Let’s see the result of the first 10 lines

让我们看一下前10行的结果

result_first = result[:10]
result_first['https://www.thewindpower.net/windfarm_es_4418_cortijo-de-guerra-ii.php',
 'https://www.thewindpower.net/windfarm_es_695_es-mila.php',
 'https://www.thewindpower.net/windfarm_es_5281_la-castellana-(spain).php',
 'https://www.thewindpower.net/windfarm_es_7024_valdeperondo.php',
 'https://www.thewindpower.net/windfarm_es_1922_a-capelada-i.php',
 'https://www.thewindpower.net/windfarm_es_1919_a-capelada-ii.php',
 'https://www.thewindpower.net/windfarm_es_10582_abuela-santa-ana.php',
 'https://www.thewindpower.net/windfarm_es_19392_abuela-santa-ana-modificacion.php',
 'https://www.thewindpower.net/windfarm_es_1920_adrano.php',
 'https://www.thewindpower.net/windfarm_es_13465_aeropuerto-la-palma.php']

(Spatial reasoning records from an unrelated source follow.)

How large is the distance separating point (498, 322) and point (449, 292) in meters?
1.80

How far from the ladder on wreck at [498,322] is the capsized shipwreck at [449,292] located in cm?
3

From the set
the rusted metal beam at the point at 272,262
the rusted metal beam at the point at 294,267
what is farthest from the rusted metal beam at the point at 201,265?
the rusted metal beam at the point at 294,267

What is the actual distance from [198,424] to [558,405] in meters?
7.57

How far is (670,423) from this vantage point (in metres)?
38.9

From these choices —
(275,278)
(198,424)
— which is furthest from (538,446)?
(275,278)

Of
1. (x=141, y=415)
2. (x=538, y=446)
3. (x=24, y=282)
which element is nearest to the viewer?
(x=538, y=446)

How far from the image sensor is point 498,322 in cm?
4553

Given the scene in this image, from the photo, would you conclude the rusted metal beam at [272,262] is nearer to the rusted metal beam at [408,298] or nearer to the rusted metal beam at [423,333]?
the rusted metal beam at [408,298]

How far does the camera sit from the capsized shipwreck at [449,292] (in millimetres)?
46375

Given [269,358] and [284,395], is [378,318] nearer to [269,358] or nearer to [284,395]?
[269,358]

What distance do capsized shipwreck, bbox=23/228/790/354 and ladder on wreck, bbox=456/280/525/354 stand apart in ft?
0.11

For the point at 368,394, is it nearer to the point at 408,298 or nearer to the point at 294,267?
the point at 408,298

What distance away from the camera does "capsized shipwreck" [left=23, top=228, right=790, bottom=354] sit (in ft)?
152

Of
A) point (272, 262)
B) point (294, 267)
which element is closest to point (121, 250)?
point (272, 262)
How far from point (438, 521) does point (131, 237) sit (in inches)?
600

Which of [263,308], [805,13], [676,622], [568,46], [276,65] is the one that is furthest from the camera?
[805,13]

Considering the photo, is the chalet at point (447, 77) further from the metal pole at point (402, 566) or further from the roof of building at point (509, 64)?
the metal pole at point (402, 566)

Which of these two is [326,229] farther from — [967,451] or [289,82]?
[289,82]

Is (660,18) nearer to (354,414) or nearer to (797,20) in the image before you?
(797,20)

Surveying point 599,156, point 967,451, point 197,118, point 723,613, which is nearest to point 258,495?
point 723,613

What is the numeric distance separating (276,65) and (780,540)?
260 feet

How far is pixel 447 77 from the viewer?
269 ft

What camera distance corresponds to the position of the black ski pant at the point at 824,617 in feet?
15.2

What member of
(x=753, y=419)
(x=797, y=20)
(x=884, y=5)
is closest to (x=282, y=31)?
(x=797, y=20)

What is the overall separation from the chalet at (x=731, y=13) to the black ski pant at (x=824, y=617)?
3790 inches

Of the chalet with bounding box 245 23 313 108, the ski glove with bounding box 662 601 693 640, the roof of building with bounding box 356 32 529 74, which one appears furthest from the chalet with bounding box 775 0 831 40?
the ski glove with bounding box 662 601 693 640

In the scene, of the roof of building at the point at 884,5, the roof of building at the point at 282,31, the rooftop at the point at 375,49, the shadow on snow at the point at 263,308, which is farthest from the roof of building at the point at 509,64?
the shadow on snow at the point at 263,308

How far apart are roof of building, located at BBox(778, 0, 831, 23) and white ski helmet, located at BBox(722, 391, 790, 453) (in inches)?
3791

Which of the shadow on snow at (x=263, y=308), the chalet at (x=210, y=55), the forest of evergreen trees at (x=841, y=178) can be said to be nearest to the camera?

获取数据框中的数据 (Get data in a Dataframe)

Finally, using the list of URLs obtained with the selenium library, we generate our dataset with all the data obtained

最后，使用通过Selenium库获得的URL列表，我们使用获得的所有数据生成数据集

DATA=pd.DataFrame()
for i in result:
    lista=obtener(i)
    DF=dataframe(lista)
    DATA=DATA.append(DF,ignore_index=True)

This is the result

这是结果

DATA

保存数据 (Save data)

And finally we save the data

最后我们保存数据

DATA.to_csv(r'datos_eolicos.csv')

结论 (Conclusion)

As you can see with a couple of libraries we have been able to obtain the url and data of the wind farms located in Spain

如您所见，通过几个库，我们已经能够获得位于西班牙的风电场的网址和数据

I hope you enjoy this project

我希望你喜欢这个项目

No matter what books or blogs or courses or videos one learns from, when it comes to implementation everything might look like “Out of Syllabus”

无论从中学到什么书，博客，课程或视频，到实施时，一切都可能看起来像“课程提纲”

Best way to learn is by doing!Best way to learn is by teaching what you have learned!

Best way to learn is by doing!Best way to learn is by teaching what you have learned!